= Rebecca Puhl =

American researcher

Rebecca M. Puhl is a researcher in the field of weight bias.

== Biography ==
Puhl received her bachelor's degree from Queen's University in Canada in 1999. She then attended Yale University, where she received her Master's Degree in psychology in 2001 and her Ph.D. in Clinical Psychology in 2004. At the University of Connecticut, Puhl is a Board of Trustees Distinguished Professor in the Department of Human Development and Family Sciences and deputy director of the Rudd Center for Food Policy and Health.

Puhl's scholarship focuses on weight-based bullying, discrimination and bias. Her research examines the health effects of weight bias and works to develop evidence-based approaches to reduce its harmful effects. Additionally, she routinely testifies in state legislative hearings on weight discrimination.

Throughout the course of her career, Puhl has authored over 220 peer-reviewed studies and been cited over 51,000 times, with an h-index of 94. This work led to her being named to the Clarivate list of the world's most highly cited researchers in 2021.

In 2018, Puhl was the recipient of The Obesity Society Scientific Achievement Award, which recognizes excellence in an established research career. In 2021, she was the recipient of the Distinguished Lecturer Award for Obesity Canada. Her scholarship has been recognized with multiple awards from the University of Connecticut.

* * *

**Work order 1:** Do these statements agree with the text about Rebecca Puhl? Answer yes or no for each, quoting the words that decide it. (a) Puhl earned her Ph.D. at Yale in 2004. (b) Puhl received The Obesity Society Scientific Achievement Award in 2021. (c) Puhl has authored more than 220 peer-reviewed studies.
**Work order 2:** Set down the words of the text about Rebecca Puhl, starting with "Puhl's scholarship focuses" and going on through "researchers in 2021.".
Rely on the text about Rebecca Puhl alone.

* * *

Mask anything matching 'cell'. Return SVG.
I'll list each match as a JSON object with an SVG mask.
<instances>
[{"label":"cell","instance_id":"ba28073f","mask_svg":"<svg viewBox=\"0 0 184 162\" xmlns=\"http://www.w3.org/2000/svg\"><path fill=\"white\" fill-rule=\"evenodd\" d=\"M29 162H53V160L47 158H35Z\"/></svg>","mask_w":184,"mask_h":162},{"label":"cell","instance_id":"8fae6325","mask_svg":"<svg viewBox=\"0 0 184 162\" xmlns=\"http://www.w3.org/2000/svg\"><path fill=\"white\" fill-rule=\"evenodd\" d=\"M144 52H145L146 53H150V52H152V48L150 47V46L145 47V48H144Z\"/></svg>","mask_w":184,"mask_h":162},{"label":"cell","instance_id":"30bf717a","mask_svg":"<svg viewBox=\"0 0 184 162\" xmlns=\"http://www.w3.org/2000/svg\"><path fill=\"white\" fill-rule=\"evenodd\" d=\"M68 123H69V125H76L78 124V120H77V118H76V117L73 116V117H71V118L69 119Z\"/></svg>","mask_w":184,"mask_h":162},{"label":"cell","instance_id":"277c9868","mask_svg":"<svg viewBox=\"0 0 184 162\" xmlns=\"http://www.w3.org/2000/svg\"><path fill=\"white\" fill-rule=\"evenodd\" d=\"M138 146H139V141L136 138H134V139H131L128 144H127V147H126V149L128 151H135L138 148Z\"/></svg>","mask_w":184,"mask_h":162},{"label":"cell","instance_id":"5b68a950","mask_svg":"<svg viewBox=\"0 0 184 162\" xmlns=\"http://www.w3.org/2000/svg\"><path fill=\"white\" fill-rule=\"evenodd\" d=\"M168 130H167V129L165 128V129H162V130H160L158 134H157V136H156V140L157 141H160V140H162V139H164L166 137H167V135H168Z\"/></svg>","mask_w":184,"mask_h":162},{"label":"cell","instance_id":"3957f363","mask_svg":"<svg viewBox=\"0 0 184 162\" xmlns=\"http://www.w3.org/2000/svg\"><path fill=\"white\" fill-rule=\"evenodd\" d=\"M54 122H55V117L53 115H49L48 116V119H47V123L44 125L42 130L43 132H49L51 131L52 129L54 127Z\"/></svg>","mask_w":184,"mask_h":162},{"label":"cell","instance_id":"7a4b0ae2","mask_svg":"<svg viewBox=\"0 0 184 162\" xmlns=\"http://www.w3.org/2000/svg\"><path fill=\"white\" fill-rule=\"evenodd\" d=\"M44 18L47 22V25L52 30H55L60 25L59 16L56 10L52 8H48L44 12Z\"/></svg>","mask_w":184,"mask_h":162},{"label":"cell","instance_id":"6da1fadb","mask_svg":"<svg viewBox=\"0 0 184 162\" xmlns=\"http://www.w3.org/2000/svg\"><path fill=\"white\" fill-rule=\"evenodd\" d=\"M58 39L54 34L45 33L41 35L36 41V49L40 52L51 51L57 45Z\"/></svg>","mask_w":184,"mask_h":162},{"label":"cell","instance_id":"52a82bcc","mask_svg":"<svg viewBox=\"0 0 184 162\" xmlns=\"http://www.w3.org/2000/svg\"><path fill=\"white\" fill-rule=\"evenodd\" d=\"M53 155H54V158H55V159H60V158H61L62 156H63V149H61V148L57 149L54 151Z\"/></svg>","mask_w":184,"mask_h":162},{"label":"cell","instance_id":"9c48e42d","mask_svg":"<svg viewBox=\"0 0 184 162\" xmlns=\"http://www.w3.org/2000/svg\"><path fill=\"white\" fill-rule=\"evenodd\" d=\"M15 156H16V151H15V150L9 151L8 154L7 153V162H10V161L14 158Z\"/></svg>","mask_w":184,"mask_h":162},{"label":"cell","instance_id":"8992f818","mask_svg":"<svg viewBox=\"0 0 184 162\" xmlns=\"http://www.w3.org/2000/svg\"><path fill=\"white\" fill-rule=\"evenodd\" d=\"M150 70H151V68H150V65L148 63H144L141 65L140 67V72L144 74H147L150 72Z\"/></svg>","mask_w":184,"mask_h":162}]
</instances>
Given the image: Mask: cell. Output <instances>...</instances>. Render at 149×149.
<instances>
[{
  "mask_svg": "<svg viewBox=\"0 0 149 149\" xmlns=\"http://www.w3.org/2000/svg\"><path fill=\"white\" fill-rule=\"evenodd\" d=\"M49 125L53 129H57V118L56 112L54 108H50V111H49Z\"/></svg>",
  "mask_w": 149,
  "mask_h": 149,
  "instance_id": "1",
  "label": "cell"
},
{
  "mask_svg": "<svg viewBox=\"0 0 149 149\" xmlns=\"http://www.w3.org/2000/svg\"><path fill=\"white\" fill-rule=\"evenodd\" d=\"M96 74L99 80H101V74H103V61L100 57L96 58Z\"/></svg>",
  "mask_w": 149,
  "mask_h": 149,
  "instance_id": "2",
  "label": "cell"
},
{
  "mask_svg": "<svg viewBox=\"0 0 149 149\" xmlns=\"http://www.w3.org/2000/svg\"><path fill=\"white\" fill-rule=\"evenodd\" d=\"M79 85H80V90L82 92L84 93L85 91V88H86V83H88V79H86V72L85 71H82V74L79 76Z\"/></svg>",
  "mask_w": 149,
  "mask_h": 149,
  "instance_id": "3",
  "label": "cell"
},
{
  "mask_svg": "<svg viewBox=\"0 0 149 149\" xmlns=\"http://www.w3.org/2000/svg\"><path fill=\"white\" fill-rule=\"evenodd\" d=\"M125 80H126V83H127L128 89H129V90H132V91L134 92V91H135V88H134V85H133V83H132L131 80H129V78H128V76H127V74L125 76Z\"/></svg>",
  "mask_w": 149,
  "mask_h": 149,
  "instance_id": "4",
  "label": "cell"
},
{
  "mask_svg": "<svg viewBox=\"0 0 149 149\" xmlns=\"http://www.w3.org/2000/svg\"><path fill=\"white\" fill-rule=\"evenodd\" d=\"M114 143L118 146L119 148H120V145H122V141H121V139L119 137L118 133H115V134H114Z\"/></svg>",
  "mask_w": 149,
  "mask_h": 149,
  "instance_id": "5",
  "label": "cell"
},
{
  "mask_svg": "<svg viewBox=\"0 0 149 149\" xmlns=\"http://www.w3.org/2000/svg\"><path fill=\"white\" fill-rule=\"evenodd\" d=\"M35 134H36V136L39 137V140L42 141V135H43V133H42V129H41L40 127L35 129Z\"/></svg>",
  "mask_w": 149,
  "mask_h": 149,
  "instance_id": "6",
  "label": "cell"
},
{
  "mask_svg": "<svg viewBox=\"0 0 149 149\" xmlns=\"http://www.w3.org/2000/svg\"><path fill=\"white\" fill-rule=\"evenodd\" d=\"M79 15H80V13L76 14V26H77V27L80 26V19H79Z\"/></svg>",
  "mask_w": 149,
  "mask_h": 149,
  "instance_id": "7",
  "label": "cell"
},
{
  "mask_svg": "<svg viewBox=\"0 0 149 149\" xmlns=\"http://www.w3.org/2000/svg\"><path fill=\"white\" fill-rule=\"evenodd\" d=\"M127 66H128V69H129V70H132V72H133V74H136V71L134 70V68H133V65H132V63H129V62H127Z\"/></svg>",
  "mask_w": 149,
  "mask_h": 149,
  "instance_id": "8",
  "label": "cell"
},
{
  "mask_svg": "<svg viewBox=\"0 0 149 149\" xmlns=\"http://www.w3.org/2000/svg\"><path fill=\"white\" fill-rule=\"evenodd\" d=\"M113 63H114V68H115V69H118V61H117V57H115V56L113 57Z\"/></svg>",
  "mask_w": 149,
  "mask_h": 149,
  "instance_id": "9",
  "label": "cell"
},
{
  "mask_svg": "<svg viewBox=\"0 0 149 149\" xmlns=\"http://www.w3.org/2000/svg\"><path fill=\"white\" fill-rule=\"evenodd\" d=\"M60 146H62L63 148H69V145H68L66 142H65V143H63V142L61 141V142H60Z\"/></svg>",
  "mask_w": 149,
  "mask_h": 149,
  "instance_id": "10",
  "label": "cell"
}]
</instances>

* * *

**Exercise solution 1:**
(a) Yes: "her Ph.D. in Clinical Psychology in 2004"
(b) No: "In 2018, Puhl was the recipient of The Obesity Society Scientific Achievement Award"
(c) Yes: "Puhl has authored over 220 peer-reviewed studies"

**Exercise solution 2:**
Puhl's scholarship focuses on weight-based bullying, discrimination and bias. Her research examines the health effects of weight bias and works to develop evidence-based approaches to reduce its harmful effects. Additionally, she routinely testifies in state legislative hearings on weight discrimination.

Throughout the course of her career, Puhl has authored over 220 peer-reviewed studies and been cited over 51,000 times, with an h-index of 94. This work led to her being named to the Clarivate list of the world's most highly cited researchers in 2021.